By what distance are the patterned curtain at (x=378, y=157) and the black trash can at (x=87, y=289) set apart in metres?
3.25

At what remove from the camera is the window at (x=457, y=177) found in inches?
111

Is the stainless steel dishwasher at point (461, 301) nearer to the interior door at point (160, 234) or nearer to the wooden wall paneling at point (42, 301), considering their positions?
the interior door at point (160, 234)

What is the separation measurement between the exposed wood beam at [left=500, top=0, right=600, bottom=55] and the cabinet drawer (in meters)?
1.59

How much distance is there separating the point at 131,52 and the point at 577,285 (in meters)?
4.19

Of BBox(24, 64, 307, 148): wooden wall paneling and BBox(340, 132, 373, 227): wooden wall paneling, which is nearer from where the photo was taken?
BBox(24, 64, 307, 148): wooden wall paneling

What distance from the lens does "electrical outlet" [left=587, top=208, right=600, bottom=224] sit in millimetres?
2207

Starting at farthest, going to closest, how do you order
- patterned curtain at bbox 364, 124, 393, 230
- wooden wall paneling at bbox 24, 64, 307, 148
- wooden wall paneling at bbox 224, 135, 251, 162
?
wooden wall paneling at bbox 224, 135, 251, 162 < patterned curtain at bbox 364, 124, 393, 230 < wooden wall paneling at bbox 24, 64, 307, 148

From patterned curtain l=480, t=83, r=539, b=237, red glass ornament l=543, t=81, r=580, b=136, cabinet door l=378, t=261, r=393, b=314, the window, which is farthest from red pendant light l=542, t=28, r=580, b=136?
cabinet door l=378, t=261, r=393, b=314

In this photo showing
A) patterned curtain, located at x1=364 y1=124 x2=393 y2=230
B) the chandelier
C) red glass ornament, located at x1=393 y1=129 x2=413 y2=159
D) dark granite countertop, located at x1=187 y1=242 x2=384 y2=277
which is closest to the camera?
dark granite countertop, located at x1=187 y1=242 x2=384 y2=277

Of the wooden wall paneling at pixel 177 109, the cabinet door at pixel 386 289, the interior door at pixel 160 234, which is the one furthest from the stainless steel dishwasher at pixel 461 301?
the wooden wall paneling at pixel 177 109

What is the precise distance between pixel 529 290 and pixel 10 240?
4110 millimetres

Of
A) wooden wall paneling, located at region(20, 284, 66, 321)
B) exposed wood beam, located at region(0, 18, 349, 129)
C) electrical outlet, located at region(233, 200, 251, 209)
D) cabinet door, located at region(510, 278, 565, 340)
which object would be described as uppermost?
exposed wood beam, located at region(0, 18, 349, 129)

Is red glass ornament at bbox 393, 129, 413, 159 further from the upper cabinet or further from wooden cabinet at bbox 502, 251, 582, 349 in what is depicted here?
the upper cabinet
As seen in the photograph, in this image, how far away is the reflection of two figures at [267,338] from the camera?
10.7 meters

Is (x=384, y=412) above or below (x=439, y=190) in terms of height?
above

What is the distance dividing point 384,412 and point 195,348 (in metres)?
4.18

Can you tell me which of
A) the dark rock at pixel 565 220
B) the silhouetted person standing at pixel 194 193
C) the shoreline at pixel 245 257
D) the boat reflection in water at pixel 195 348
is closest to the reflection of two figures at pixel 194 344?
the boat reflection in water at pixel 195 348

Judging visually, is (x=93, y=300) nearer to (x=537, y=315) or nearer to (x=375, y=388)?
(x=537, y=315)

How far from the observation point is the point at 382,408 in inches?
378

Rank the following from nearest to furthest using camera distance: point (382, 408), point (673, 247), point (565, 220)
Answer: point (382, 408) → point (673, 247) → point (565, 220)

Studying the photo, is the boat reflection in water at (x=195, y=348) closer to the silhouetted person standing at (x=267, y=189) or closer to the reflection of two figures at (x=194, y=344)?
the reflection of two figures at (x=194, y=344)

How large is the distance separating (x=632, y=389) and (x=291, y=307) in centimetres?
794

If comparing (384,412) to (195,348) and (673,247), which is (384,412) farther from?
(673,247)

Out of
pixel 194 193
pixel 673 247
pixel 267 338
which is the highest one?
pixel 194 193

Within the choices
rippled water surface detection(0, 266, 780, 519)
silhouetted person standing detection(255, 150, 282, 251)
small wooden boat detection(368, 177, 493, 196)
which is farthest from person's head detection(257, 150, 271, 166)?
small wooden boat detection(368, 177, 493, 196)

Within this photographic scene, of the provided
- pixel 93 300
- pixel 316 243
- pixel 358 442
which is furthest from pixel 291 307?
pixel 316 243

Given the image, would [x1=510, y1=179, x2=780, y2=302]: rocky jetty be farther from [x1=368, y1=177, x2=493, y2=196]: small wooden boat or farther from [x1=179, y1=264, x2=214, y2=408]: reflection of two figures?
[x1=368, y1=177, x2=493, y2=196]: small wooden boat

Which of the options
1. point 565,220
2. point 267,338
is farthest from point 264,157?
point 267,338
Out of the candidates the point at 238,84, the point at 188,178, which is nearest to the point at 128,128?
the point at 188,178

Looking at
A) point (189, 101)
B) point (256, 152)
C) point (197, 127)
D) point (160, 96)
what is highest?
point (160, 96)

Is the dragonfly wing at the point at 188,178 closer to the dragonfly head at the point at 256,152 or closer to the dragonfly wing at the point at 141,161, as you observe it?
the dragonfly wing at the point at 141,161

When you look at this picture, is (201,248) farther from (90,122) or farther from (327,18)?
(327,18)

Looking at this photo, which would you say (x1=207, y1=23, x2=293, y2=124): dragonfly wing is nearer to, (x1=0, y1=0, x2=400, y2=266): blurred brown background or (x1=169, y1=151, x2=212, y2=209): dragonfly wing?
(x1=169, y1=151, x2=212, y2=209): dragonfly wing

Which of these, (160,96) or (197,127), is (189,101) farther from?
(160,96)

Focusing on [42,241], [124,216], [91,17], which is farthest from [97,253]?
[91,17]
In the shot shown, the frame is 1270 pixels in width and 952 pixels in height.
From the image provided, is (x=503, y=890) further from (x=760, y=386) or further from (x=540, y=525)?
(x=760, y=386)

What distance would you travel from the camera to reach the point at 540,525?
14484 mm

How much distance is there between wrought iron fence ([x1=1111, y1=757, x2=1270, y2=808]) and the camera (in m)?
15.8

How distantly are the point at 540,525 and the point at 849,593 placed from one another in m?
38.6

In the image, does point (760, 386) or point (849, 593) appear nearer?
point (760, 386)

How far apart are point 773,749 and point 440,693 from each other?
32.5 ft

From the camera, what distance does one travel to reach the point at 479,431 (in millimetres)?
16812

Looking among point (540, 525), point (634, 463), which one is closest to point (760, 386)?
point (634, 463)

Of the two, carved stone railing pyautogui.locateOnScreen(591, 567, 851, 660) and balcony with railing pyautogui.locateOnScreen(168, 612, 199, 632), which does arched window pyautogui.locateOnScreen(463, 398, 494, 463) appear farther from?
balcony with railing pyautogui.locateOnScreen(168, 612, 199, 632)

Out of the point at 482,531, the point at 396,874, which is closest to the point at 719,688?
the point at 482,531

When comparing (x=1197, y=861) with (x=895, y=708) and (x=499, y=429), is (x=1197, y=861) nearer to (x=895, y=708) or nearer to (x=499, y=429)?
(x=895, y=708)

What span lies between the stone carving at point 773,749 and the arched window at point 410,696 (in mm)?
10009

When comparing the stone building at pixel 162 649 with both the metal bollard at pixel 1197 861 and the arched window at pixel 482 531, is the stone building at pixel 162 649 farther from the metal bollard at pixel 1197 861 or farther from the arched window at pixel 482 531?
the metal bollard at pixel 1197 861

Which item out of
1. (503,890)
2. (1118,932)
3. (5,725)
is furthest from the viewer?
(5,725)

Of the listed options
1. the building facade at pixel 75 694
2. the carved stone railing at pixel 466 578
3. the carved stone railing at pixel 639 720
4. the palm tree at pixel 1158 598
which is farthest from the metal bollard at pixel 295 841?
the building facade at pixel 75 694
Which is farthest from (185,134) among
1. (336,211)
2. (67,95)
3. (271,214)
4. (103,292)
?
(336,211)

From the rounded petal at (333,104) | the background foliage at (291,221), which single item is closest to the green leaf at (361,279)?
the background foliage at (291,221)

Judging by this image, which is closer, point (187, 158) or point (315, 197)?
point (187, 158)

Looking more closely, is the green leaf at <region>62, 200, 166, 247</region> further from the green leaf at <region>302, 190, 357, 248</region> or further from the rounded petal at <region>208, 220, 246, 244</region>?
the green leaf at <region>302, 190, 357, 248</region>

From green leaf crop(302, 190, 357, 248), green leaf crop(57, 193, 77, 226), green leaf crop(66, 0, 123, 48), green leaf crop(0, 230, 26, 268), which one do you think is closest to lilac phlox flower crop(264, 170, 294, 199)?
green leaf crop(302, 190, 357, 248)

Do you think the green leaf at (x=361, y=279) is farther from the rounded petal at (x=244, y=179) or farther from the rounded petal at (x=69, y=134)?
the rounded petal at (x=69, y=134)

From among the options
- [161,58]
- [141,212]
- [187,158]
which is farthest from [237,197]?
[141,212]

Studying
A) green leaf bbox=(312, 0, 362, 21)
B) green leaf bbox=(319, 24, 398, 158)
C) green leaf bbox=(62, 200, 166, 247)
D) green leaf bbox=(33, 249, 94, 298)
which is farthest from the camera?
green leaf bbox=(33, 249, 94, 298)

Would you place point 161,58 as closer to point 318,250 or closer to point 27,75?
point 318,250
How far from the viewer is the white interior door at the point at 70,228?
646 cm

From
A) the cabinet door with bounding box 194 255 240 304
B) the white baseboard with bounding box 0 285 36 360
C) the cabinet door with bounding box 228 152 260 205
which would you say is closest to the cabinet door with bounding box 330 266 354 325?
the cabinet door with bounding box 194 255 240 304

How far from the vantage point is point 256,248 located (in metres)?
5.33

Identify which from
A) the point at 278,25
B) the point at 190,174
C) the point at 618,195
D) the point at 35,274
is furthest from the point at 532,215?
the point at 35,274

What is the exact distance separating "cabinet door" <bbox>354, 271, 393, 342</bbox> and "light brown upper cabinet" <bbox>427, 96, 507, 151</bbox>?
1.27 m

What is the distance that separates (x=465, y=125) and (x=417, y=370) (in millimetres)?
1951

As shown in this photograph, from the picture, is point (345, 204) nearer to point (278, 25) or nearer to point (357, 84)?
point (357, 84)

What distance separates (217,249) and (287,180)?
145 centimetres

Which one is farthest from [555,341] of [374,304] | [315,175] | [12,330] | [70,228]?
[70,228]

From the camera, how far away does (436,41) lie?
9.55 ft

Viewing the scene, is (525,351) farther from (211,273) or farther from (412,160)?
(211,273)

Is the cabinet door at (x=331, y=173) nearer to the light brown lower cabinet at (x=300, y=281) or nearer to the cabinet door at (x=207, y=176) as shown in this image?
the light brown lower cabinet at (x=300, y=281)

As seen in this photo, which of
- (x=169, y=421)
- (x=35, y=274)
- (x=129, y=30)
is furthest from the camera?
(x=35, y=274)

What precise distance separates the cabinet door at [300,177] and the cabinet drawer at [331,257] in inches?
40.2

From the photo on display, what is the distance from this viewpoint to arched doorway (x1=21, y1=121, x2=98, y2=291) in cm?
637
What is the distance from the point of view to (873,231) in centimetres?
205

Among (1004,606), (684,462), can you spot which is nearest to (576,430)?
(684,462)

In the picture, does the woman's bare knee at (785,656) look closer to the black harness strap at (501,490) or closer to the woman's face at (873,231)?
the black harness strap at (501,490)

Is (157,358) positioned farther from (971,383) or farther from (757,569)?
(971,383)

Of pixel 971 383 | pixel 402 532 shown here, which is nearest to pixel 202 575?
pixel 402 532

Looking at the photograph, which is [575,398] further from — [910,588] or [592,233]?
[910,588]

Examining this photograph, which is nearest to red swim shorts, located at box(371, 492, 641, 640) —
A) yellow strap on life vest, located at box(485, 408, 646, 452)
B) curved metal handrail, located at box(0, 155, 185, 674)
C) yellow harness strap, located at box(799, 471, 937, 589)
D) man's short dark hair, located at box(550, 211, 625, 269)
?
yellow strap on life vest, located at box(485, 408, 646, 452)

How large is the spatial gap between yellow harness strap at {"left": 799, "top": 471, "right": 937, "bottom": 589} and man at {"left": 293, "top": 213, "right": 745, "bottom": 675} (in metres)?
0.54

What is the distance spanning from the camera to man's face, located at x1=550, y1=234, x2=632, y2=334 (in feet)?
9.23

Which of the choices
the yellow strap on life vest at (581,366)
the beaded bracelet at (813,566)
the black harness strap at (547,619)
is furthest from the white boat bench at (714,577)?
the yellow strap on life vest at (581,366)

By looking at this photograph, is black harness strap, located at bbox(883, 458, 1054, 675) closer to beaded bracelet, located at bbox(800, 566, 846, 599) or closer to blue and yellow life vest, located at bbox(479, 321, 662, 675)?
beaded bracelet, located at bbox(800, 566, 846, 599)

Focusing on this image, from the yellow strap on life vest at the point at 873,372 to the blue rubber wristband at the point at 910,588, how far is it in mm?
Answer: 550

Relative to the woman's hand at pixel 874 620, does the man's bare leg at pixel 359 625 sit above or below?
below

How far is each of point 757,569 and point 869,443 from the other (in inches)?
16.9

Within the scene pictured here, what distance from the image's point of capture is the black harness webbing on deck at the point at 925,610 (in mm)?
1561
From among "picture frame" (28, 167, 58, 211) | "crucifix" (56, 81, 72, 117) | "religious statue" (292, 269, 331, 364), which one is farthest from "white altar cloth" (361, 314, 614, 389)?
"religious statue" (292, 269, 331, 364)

* **Brief**: Copy out, word for word, the lines of the listing from the line containing "314, 614, 389)?" through the end of the listing.

* **Worked solution**:
From among "picture frame" (28, 167, 58, 211) | "crucifix" (56, 81, 72, 117) | "religious statue" (292, 269, 331, 364), which one is farthest from "white altar cloth" (361, 314, 614, 389)?
"religious statue" (292, 269, 331, 364)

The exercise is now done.